EXERCISE OBJECTIVE:
From the opening line of the records through the line bearing "young present: 0%", set down every line exactly.

INFORMATION GIVEN:

Segment Open

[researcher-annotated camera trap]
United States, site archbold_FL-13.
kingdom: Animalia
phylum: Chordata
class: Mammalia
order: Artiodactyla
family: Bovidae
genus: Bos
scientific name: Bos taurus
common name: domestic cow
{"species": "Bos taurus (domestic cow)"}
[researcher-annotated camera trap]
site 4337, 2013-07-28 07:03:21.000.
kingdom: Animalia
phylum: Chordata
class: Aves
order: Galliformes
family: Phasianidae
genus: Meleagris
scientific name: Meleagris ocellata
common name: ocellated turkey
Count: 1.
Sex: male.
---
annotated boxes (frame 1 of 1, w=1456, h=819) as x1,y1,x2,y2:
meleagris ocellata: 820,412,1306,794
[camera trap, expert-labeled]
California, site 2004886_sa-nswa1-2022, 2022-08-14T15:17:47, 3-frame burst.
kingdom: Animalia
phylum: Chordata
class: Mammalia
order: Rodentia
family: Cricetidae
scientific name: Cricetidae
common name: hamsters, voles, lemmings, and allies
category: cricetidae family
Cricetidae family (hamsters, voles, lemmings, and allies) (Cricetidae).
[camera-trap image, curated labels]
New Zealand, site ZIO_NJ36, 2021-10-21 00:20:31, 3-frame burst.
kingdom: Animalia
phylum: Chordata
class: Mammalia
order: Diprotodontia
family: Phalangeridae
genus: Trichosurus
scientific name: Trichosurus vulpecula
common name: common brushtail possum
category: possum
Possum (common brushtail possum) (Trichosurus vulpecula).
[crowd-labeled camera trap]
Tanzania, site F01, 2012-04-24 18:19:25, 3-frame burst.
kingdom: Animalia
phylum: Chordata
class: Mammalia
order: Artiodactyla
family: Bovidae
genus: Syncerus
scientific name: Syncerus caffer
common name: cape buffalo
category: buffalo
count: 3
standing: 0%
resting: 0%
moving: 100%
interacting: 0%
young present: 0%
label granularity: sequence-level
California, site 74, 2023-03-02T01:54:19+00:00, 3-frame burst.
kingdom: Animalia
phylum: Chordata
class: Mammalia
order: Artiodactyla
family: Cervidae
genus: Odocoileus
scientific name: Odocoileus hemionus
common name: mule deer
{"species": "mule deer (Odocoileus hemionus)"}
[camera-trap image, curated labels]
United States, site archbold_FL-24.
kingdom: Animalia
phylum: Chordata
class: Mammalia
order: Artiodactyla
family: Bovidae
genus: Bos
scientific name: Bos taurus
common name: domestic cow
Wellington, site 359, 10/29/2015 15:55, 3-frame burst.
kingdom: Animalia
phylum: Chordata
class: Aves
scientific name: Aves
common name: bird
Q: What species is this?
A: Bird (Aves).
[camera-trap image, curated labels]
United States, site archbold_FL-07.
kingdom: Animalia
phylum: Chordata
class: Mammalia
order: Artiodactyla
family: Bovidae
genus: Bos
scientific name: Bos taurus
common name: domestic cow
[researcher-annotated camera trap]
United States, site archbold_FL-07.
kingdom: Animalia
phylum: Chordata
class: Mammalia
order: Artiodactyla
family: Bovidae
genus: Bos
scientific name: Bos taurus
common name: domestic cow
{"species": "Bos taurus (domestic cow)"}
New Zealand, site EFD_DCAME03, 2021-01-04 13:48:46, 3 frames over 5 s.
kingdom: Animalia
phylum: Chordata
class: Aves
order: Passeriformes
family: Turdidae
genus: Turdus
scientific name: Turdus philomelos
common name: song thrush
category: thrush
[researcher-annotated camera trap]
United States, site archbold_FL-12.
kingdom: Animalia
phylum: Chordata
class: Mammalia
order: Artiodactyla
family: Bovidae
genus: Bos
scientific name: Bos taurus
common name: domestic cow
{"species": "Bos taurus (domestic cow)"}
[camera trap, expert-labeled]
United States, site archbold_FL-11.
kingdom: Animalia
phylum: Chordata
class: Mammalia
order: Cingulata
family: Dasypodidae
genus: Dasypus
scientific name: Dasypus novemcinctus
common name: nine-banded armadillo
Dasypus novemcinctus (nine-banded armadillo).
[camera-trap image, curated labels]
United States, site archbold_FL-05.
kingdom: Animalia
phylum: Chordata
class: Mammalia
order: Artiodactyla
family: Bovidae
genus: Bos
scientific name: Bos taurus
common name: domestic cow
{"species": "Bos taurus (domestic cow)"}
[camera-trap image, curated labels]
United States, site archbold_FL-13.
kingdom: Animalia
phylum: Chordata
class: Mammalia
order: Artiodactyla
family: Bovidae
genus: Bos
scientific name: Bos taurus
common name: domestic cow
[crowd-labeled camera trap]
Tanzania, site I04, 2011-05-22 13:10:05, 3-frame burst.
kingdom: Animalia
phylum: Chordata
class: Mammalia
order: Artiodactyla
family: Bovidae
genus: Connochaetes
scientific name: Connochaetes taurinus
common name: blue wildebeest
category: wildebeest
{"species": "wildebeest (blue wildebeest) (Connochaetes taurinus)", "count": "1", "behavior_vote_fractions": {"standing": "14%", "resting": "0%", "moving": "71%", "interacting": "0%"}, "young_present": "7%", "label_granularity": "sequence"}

Segment Closed

SOLUTION FOR THIS TASK:
[researcher-annotated camera trap]
United States, site archbold_FL-13.
kingdom: Animalia
phylum: Chordata
class: Mammalia
order: Artiodactyla
family: Bovidae
genus: Bos
scientific name: Bos taurus
common name: domestic cow
{"species": "Bos taurus (domestic cow)"}
[researcher-annotated camera trap]
site 4337, 2013-07-28 07:03:21.000.
kingdom: Animalia
phylum: Chordata
class: Aves
order: Galliformes
family: Phasianidae
genus: Meleagris
scientific name: Meleagris ocellata
common name: ocellated turkey
Count: 1.
Sex: male.
---
annotated boxes (frame 1 of 1, w=1456, h=819) as x1,y1,x2,y2:
meleagris ocellata: 820,412,1306,794
[camera trap, expert-labeled]
California, site 2004886_sa-nswa1-2022, 2022-08-14T15:17:47, 3-frame burst.
kingdom: Animalia
phylum: Chordata
class: Mammalia
order: Rodentia
family: Cricetidae
scientific name: Cricetidae
common name: hamsters, voles, lemmings, and allies
category: cricetidae family
Cricetidae family (hamsters, voles, lemmings, and allies) (Cricetidae).
[camera-trap image, curated labels]
New Zealand, site ZIO_NJ36, 2021-10-21 00:20:31, 3-frame burst.
kingdom: Animalia
phylum: Chordata
class: Mammalia
order: Diprotodontia
family: Phalangeridae
genus: Trichosurus
scientific name: Trichosurus vulpecula
common name: common brushtail possum
category: possum
Possum (common brushtail possum) (Trichosurus vulpecula).
[crowd-labeled camera trap]
Tanzania, site F01, 2012-04-24 18:19:25, 3-frame burst.
kingdom: Animalia
phylum: Chordata
class: Mammalia
order: Artiodactyla
family: Bovidae
genus: Syncerus
scientific name: Syncerus caffer
common name: cape buffalo
category: buffalo
count: 3
standing: 0%
resting: 0%
moving: 100%
interacting: 0%
young present: 0%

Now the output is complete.